■ SOURCE TEXT ■
Firings don't cure city's scandals — they just cover them up
By Michael Lewis
The firing of two officials last week in separate scandals seemed to eradicate cancers in Miami's city hall.
Nothing of the sort. The malady lingers, awaiting a cure.
In one case, the housing director was fired after steering contracts to an agency that employed an ex-husband, funding a non-profit that employed her son and allegedly misleading the US government about the potential conflicts.
In the other, the former director of capital improvements was fired after a quarter of that department was arrested for doing private work on city time for years, even though she blew the whistle on the scam.
The two cases differ markedly. The housing director was at center stage, whereas the capital-improvements director was a bystander. Both, however, came to personify scandals in the press and, by extension, the public mind.
In fact, neither woman was the core problem. The gut issue still festers at city hall.
That malady is a culture that looks the other way. And that's more dangerous than any malefactor.
During years in which 11 employees spent 85% of their day using city computers, materials and cars doing illicit jobs for their own benefit, didn't co-workers notice anything?
A quarter of the Capital Improvement Department toils away assiduously but produces virtually nothing. How come folks at the next desks didn't notice — for years?
Either they pay absolutely no attention to what their department does, they're indifferent to an obvious ripoff of the city or they're afraid to speak up.
Any of those explanations shows a rot in city hall that's far worse than 11 people who have been charged with crimes because under any of those conditions — inattention, indifference or fear — the whole of the city is at risk.
The discharged ex-director couldn't have caused such insidious work climates. Mary Conway joined the city in 2003 and later left that department. She was in charge during a fraction of the scam's years — and she blew the whistle. Whether she's due some blame while she was in charge or is merely a convenient scapegoat to get the media off the city's back, we'll probably never know.

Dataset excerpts
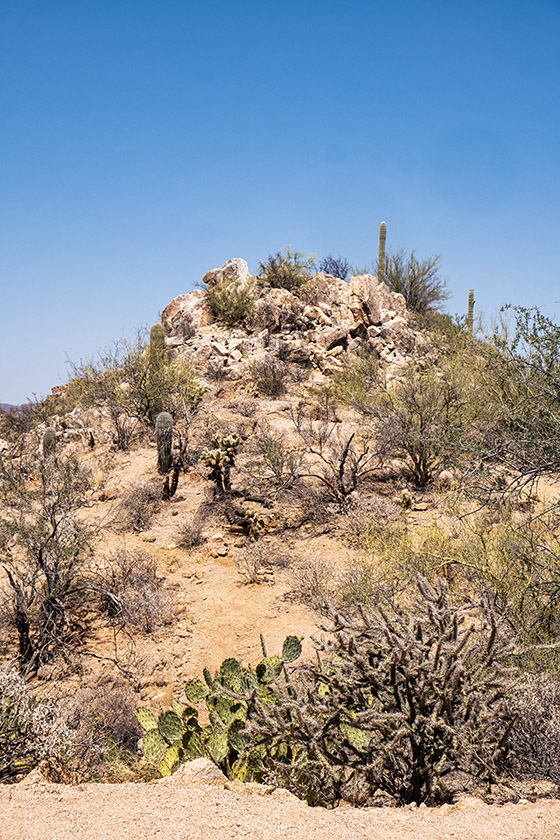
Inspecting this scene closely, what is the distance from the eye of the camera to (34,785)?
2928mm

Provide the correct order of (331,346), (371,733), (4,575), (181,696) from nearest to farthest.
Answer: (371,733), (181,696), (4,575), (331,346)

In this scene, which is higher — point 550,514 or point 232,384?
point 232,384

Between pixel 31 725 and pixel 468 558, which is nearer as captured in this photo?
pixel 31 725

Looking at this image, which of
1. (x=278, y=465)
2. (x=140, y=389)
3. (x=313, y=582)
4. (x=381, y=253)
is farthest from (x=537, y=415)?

■ ACTIONS TO TAKE ■
• A. Which three conditions does the column on Miami's city hall name between dashes as putting the whole city at risk?
• B. From the column on Miami's city hall, extract the passage starting with "Nothing of the" and going on through "on the scam.".
• C. Extend the column on Miami's city hall beyond its final sentence.

■ ANSWERS TO THE EXERCISE ■
• A. Inattention, indifference, and fear.

• B.
Nothing of the sort. The malady lingers, awaiting a cure.
In one case, the housing director was fired after steering contracts to an agency that employed an ex-husband, funding a non-profit that employed her son and allegedly misleading the US government about the potential conflicts.
In the other, the former director of capital improvements was fired after a quarter of that department was arrested for doing private work on city time for years, even though she blew the whistle on the scam.

• C.
What we do know is that she was not the problem. And the problem still festers.
Take Barbara Gomez, the ousted housing director. She couldn't have been steering contracts to places where family and former family worked without subordinates being aware. Why didn't they speak up? Was it inattention, indifference or fear?
Again, Ms. Gomez was ousted not because anyone internally objected but because the media heat was on affordable housing. Sure, she bore responsibility, but she also was a scapegoat for a problem that's still festering, waiting for the next time and the next.
It seems to be a culture where nobody inside talks about big problems. Nobody asks Mayor Manny Diaz about his business partners who lease city land any more than anyone in city government worried about where Ms. Gomez was steering contracts or what 11 employees were doing all day for years without producing work.
It could be inattention at city hall. It could be indifference at city hall. It could be fear at city hall. It could be all three.
Any of those is far more insidious than one woman steering contracts and certainly far worse than a department head who blew the whistle on a scam.
Inattention, indifference and fear are endemic. They rot an organization.
And that is the true scandal at city hall.
Leadership in rooting out this perilous environment in which business is done, or not done, at city hall must come from all directions — the top, the rank-and-file employees and the voters. None of them — or us — should tolerate a government where nobody speaks up as a city decays from within.